Entries on spatial positioning:
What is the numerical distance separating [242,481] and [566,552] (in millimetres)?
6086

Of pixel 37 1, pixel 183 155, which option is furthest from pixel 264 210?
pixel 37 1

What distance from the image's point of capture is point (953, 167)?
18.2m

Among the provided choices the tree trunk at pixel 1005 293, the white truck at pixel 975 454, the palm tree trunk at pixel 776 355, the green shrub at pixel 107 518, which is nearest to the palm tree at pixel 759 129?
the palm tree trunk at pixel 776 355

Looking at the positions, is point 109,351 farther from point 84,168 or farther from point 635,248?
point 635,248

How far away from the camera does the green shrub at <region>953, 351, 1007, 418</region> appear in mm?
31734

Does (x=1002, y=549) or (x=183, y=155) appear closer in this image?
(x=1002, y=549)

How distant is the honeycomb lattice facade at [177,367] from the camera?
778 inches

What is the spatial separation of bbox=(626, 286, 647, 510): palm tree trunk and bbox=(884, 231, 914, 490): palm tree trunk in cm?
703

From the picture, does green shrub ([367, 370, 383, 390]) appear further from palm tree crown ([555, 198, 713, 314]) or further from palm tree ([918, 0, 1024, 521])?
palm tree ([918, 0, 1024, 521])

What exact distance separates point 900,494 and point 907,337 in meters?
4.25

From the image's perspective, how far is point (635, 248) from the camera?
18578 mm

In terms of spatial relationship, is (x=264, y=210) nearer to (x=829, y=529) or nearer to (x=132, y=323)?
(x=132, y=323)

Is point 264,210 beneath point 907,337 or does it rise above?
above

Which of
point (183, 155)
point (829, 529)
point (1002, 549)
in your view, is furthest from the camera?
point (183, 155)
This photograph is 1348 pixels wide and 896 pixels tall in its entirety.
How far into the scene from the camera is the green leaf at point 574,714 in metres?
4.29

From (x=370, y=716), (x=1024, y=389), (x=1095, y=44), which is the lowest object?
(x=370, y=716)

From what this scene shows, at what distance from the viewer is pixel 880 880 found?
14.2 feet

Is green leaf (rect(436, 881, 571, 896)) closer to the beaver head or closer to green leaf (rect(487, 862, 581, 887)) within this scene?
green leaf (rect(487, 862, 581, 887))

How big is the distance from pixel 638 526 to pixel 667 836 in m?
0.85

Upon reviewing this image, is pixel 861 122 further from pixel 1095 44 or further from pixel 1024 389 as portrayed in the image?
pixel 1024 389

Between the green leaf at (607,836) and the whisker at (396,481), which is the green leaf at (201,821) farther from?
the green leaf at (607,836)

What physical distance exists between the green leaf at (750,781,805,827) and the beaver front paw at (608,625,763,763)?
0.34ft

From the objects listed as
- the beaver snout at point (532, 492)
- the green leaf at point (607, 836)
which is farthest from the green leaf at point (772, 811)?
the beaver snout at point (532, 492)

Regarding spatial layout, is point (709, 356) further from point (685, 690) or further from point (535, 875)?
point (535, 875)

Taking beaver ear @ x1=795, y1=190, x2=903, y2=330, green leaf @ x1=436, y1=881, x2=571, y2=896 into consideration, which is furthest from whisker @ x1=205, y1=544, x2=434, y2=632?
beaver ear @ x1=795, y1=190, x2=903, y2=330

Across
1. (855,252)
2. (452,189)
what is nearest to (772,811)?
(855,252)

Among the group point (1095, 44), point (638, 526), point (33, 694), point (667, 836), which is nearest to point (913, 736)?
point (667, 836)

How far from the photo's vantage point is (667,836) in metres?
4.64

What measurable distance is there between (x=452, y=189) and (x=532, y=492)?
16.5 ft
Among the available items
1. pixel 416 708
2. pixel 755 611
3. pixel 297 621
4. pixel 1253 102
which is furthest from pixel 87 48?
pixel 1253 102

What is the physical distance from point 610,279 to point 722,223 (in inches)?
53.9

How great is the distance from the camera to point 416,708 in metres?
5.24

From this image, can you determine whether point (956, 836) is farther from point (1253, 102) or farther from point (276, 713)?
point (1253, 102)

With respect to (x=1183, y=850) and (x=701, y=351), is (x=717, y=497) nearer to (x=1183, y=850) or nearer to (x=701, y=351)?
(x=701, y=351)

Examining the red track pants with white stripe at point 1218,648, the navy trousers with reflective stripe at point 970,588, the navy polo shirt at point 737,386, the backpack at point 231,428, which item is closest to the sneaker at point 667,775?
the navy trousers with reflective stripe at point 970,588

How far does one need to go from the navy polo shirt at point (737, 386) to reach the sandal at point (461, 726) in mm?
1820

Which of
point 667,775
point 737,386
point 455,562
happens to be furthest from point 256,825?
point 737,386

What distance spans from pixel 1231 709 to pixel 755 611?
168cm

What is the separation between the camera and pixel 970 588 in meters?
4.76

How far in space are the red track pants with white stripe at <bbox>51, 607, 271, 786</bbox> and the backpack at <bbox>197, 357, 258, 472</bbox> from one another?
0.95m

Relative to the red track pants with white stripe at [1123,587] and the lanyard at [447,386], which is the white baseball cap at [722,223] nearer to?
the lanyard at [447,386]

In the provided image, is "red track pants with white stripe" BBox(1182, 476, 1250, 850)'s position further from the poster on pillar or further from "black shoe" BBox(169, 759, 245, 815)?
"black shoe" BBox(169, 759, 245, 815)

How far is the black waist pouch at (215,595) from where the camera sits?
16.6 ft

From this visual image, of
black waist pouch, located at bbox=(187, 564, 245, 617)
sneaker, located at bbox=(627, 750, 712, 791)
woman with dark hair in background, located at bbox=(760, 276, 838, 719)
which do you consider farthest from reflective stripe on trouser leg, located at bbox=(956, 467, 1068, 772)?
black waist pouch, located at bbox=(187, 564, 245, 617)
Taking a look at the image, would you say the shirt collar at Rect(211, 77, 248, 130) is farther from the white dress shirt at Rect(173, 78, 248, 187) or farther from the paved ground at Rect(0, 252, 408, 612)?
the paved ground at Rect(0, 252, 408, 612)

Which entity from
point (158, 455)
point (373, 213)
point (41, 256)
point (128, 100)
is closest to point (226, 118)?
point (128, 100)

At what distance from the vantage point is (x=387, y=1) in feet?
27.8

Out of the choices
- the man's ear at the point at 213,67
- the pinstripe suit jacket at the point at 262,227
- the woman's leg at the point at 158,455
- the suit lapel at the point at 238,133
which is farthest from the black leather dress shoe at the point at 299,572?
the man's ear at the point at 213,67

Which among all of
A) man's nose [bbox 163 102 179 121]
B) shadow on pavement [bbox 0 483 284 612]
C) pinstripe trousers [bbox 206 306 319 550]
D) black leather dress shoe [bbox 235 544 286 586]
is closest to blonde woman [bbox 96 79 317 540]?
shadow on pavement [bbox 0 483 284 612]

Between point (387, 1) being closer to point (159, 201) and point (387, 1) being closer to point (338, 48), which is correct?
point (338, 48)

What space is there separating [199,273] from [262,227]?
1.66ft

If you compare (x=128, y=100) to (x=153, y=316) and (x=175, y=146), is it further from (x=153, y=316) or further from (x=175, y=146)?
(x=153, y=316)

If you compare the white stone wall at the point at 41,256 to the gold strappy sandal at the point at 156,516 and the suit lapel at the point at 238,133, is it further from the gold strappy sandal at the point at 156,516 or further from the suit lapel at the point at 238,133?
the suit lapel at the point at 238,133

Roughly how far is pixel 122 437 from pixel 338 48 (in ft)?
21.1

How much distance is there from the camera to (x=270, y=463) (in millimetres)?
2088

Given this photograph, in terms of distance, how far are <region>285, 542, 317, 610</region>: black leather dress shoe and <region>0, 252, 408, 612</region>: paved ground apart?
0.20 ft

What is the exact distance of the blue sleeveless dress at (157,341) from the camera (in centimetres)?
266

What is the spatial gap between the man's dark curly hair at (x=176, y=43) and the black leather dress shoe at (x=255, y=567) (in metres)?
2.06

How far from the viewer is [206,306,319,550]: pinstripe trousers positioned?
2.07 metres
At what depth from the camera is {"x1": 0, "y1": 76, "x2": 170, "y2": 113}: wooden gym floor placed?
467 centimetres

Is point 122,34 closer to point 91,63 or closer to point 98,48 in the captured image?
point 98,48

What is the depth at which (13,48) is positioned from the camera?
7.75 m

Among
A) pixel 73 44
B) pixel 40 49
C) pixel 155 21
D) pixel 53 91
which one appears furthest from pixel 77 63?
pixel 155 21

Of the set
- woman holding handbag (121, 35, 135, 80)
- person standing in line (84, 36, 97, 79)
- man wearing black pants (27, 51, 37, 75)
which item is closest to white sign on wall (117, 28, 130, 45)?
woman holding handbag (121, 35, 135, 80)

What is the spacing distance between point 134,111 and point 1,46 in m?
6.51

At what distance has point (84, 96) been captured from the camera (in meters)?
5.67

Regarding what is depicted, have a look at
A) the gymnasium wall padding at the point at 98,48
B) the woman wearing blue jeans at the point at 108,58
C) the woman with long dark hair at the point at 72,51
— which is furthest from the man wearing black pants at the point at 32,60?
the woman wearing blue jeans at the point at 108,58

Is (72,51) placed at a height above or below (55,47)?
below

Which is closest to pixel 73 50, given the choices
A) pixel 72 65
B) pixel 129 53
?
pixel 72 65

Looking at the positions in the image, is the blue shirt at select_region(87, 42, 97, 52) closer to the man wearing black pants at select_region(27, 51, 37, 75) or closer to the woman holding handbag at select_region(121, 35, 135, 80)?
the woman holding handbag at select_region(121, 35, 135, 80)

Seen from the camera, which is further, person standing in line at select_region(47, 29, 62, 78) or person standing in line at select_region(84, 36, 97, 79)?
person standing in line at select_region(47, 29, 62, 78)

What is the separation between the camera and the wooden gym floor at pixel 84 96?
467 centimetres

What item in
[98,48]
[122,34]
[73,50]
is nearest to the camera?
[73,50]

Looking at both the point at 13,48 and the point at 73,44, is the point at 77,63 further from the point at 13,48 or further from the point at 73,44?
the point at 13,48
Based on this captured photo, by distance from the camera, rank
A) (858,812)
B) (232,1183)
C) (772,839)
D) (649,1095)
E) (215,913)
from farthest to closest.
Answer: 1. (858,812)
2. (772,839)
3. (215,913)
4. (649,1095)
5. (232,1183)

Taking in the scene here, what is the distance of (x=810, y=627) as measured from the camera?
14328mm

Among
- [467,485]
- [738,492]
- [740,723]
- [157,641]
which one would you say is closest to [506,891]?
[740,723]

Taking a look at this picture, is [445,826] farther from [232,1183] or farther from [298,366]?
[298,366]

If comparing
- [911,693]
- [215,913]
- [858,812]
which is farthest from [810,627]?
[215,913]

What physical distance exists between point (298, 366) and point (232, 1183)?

WHAT YOU HAVE TO DO:
Quote the lines of the listing above that run from the line with "Looking at both" through its last line, both included, and nothing else.

SOLUTION BELOW:
Looking at both the point at 13,48 and the point at 73,44, is the point at 77,63 further from the point at 13,48 or further from the point at 73,44?
the point at 13,48
Based on this captured photo, by distance from the camera, rank
A) (858,812)
B) (232,1183)
C) (772,839)
D) (649,1095)
E) (215,913)
from farthest to closest.
Answer: 1. (858,812)
2. (772,839)
3. (215,913)
4. (649,1095)
5. (232,1183)

Taking in the scene here, what is the distance of (x=810, y=627) as measured from the camera?
14328mm

Among
- [467,485]
- [738,492]
- [740,723]
- [157,641]
which one would you say is closest to [506,891]?
[740,723]

Taking a look at this picture, is [445,826] farther from [232,1183] or farther from [298,366]?
[298,366]

If comparing
- [911,693]
- [215,913]
- [858,812]
which is farthest from [810,627]?
[215,913]

What physical distance exists between point (298, 366) and point (232, 1183)?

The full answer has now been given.